> REQUIRED TASK
Keep only the lines of the records below that contain the string "bush", treating uppercase and lowercase letters as different.

## Begin

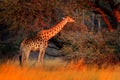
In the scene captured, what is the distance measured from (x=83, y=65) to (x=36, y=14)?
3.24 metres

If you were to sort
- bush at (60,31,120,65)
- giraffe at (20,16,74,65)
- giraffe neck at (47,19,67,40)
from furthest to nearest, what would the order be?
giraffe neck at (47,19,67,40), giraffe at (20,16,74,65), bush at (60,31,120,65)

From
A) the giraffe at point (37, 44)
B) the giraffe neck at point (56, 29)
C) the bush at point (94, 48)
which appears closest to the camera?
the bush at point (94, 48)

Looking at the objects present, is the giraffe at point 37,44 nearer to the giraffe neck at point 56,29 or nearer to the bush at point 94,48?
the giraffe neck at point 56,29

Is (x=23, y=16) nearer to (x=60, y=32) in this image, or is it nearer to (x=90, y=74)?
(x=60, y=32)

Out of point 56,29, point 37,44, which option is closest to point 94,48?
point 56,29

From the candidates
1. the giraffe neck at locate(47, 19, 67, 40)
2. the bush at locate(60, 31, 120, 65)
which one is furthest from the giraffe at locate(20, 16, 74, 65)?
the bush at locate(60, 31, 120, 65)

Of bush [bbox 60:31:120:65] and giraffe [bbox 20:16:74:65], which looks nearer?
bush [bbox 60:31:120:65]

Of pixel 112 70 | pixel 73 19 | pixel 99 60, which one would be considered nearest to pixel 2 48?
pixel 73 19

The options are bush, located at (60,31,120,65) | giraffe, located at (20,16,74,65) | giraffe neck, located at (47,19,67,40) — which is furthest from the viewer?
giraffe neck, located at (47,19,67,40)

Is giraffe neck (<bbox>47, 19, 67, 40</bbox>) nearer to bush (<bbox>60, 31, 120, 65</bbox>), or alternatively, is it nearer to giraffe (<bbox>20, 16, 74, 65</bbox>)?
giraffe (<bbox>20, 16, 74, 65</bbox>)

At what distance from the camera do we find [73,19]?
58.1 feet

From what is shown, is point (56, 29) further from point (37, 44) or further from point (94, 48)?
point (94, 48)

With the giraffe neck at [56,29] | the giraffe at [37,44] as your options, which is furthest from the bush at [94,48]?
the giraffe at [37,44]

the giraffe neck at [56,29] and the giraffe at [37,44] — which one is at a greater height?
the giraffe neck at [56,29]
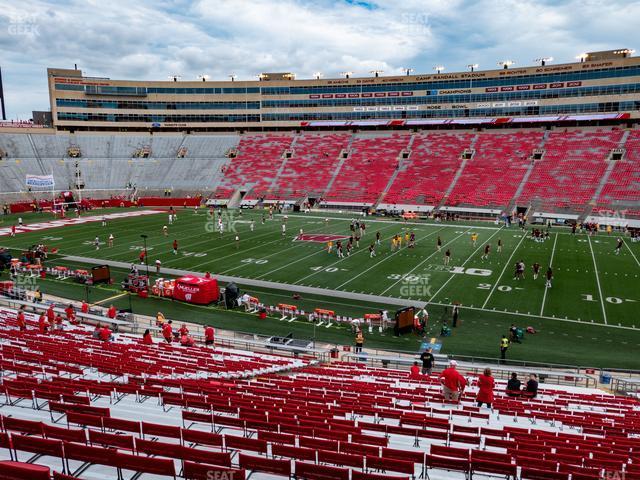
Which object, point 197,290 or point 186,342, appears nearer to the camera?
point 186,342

## End
## Begin

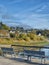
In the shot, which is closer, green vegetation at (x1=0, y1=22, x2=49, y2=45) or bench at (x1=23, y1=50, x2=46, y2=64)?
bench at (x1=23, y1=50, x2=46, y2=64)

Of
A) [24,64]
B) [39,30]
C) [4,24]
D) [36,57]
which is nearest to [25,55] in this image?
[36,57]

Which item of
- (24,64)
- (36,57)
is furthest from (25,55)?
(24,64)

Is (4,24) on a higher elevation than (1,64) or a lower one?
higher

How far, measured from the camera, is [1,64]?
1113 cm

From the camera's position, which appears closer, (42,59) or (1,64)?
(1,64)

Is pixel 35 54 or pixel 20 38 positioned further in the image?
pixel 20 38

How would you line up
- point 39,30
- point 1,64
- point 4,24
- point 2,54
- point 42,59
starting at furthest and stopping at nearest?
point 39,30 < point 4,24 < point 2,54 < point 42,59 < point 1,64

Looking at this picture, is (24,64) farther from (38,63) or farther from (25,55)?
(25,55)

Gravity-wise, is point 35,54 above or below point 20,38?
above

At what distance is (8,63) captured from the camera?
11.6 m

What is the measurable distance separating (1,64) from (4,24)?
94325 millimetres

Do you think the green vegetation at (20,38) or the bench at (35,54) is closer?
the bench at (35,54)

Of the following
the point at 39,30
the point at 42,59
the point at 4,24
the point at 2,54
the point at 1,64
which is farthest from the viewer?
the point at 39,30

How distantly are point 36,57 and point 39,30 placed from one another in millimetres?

## End
## Begin

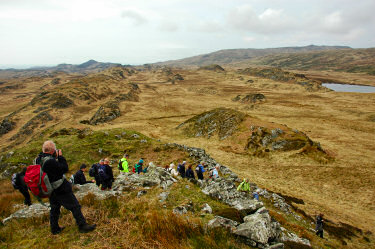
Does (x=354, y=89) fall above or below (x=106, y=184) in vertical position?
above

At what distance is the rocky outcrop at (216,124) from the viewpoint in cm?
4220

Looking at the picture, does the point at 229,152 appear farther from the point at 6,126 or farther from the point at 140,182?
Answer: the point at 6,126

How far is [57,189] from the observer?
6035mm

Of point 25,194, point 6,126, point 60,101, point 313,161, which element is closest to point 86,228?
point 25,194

## End

> RESPONSE BELOW
- bush at (60,31,120,65)
giraffe neck at (47,19,67,40), giraffe at (20,16,74,65), bush at (60,31,120,65)
C) the bush at point (94, 48)
the bush at point (94, 48)
Looking at the objects present, is the giraffe at point 37,44 nearer to the giraffe neck at point 56,29 or nearer to the bush at point 94,48?
2. the bush at locate(60, 31, 120, 65)
the bush at locate(60, 31, 120, 65)
Of bush [bbox 60:31:120:65] and giraffe [bbox 20:16:74:65], which looks nearer?
bush [bbox 60:31:120:65]
The options are bush, located at (60,31,120,65) | giraffe, located at (20,16,74,65) | giraffe neck, located at (47,19,67,40) — which is furthest from the viewer?
Is giraffe neck (<bbox>47, 19, 67, 40</bbox>) nearer to bush (<bbox>60, 31, 120, 65</bbox>), or alternatively, is it nearer to giraffe (<bbox>20, 16, 74, 65</bbox>)?
With the giraffe neck at [56,29] | the giraffe at [37,44] as your options, which is furthest from the bush at [94,48]?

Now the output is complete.